(Exercise brief) Repeat word for word everything from the line containing "What distance from the camera is the" to the end of the listing, first and last lines included, and only that.

(Available data)
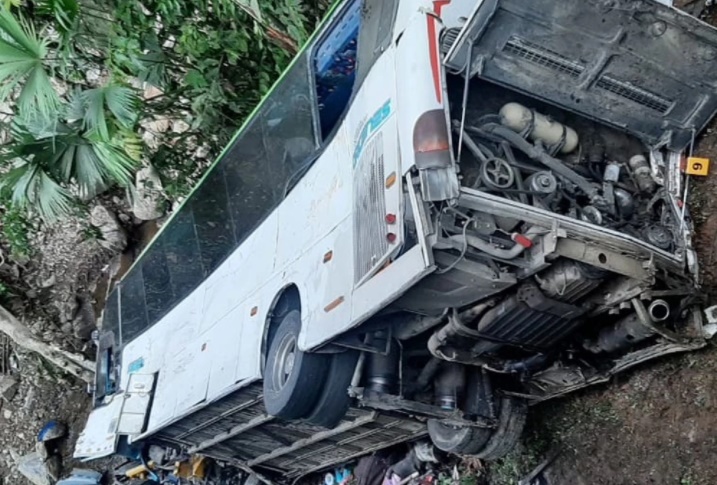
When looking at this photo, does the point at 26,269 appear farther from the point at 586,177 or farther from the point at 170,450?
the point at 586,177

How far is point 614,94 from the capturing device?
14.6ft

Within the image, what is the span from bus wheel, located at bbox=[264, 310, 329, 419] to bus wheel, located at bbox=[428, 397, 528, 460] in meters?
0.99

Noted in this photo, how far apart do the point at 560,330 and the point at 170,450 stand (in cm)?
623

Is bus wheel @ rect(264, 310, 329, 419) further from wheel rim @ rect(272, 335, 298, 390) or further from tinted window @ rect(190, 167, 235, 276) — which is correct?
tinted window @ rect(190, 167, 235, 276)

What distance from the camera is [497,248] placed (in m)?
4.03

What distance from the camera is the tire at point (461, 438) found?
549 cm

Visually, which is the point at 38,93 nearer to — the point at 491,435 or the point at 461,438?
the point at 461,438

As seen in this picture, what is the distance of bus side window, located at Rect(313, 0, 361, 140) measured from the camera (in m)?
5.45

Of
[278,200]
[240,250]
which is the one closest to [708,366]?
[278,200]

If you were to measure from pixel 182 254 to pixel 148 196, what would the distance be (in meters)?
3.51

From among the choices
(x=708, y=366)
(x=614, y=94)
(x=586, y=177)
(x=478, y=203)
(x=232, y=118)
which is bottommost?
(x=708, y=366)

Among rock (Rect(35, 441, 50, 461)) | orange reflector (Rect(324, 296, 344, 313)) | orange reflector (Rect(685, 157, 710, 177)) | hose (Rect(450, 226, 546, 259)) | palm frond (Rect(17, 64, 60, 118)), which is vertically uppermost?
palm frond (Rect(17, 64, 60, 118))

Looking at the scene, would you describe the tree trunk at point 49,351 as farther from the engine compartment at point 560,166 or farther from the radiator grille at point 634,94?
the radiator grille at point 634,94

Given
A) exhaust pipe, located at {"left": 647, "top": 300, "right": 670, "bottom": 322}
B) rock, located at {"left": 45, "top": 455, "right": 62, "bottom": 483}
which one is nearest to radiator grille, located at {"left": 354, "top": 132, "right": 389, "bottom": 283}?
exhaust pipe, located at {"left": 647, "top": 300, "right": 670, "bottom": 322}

(Response to this exercise)
What distance from the camera is the tire at point (461, 438) found?
549 cm

Visually, which is the point at 38,93 nearer to — the point at 491,435 or the point at 461,438?
the point at 461,438

As seen in this picture, what is the distance of bus side window, located at Rect(313, 0, 361, 140) measured from the camera (in m)?
5.45

Of
[278,200]
[240,250]
which is the one closest to [708,366]?
[278,200]

If you were to measure from pixel 182 254 to pixel 148 196, what would the distance be (in meters)?
3.51

From among the choices
(x=708, y=366)
(x=614, y=94)
(x=586, y=177)
(x=478, y=203)
(x=232, y=118)
which is bottommost?
(x=708, y=366)

Among rock (Rect(35, 441, 50, 461)) | orange reflector (Rect(324, 296, 344, 313)) | orange reflector (Rect(685, 157, 710, 177)) | hose (Rect(450, 226, 546, 259)) | palm frond (Rect(17, 64, 60, 118)), which is vertically uppermost?
palm frond (Rect(17, 64, 60, 118))

Looking at the scene, would you describe the tree trunk at point 49,351 as farther from the engine compartment at point 560,166 or farther from the radiator grille at point 634,94?
the radiator grille at point 634,94

Given
A) exhaust pipe, located at {"left": 647, "top": 300, "right": 670, "bottom": 322}
B) rock, located at {"left": 45, "top": 455, "right": 62, "bottom": 483}
which one is nearest to radiator grille, located at {"left": 354, "top": 132, "right": 389, "bottom": 283}?
exhaust pipe, located at {"left": 647, "top": 300, "right": 670, "bottom": 322}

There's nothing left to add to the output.